Power Outage FAQs
- Does Mississippi Power turn off the power before a storm?
- Should I stop the crews in the bucket trucks to let them know my power is out?
- Why are crews leaving my neighborhood when power is still out?
- Should I call Mississippi Power every day that my power's out to make sure the company knows I don't have electricity?
- If my home has structural damage, can't Mississippi Power go ahead and turn power back on before repairs are made?
- Will my account with Mississippi Power be credited for the time I was without power?
- Why can't all power lines go underground to keep power from going out?
Does Mississippi Power turn off the power before a storm?
No. When a major storm strikes, Mississippi Power's computerized system keeps up with the lines and substations that go out of service. This is valuable knowledge because the company knows where to begin restoration once the storm has passed. If power were turned off, Mississippi Power would have no idea where the major damage was and restoration would be slowed. Also, turning off all the power ahead of a storm creates a huge safety problem after the storm passes. Once the computerized system lets the operator know which lines are out, the operator will not turn that line back on until repairs are made.
Should I stop the crews in the bucket trucks to let them know my power is out?
No. While Mississippi Power line crews are happy to assist customers where possible, stopping them to ask questions or make special requests only slows restoration. If power has been restored to your entire neighborhood, but you are without power, check your meter box for damage, or call Mississippi Power's customer service at 1-800-ITS-DARK (1-800-487-3275).
Why are crews leaving my neighborhood when power is still out?
Be assured Mississippi Power crews are not leaving because it's "the end of the work day." Crews could be leaving for a variety of reasons: they need to pick up more supplies to continue restoration; conditions have become unsafe; or the problem needs additional work.
Should I call Mississippi Power every day that my power's out to make sure the company knows I don't have electricity?
Following a severe storm with widespread power interruptions, customers should wait a reasonable amount of time before calling to report an outage. There's no need to call within the first 24 to 48 hours. The company knows where the power is out because its automated system alerts a technician when a line goes off. As the restoration progresses, Mississippi Power will announce through the media if residents in specific areas should call in if they're still without power.
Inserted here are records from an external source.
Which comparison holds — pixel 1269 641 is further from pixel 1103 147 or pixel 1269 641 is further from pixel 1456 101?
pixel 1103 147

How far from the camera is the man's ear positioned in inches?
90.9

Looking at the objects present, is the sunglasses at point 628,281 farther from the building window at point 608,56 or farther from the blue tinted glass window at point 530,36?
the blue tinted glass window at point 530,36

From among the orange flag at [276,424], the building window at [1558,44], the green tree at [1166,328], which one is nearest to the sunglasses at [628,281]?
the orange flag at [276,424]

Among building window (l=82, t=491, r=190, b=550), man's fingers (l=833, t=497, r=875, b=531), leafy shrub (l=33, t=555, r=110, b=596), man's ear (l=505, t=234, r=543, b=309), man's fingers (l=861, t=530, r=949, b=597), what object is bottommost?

If my home has structural damage, can't Mississippi Power go ahead and turn power back on before repairs are made?
No. Each county has guidelines that the company must follow in connecting service. The first consideration - for both the county and Mississippi Power - is protecting the homeowner's safety. As a general rule, a licensed contractor must make repairs and an inspection permit issued by the county before Mississippi Power can restore electricity to a damaged structure.
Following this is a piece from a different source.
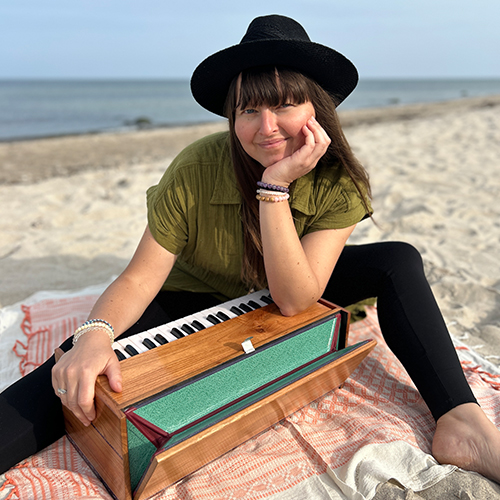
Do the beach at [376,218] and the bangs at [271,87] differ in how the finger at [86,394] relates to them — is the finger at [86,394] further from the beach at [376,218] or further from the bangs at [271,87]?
the beach at [376,218]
Will my account with Mississippi Power be credited for the time I was without power?
Mississippi Power customers are only charged for electricity they use; it's not like cable television service, where you pay a flat, monthly fee whether you watch the cable channels or not. Therefore, if your power is out, you will not be charged for it.
Why can't all power lines go underground to keep power from going out?
Putting power lines underground is not Mississippi Power's decision. We put lines underground at the customer's request. Because it is much more costly -- up to 10 times more expensive -- to put lines underground, the customers who want it have to pay extra for the installation. It's just like call waiting or call forwarding on your telephone -- those are services that you pay extra for above the basic phone charge. The state of Mississippi requires Mississippi Power to do likewise if a customer wants underground lines.
Going underground is reliable, but it won't stop all outages. All underground lines have to come out of the ground somewhere. If you have an outage on an underground system it takes much longer to locate it (you can't see it) and repair it (you have to dig up streets and yards).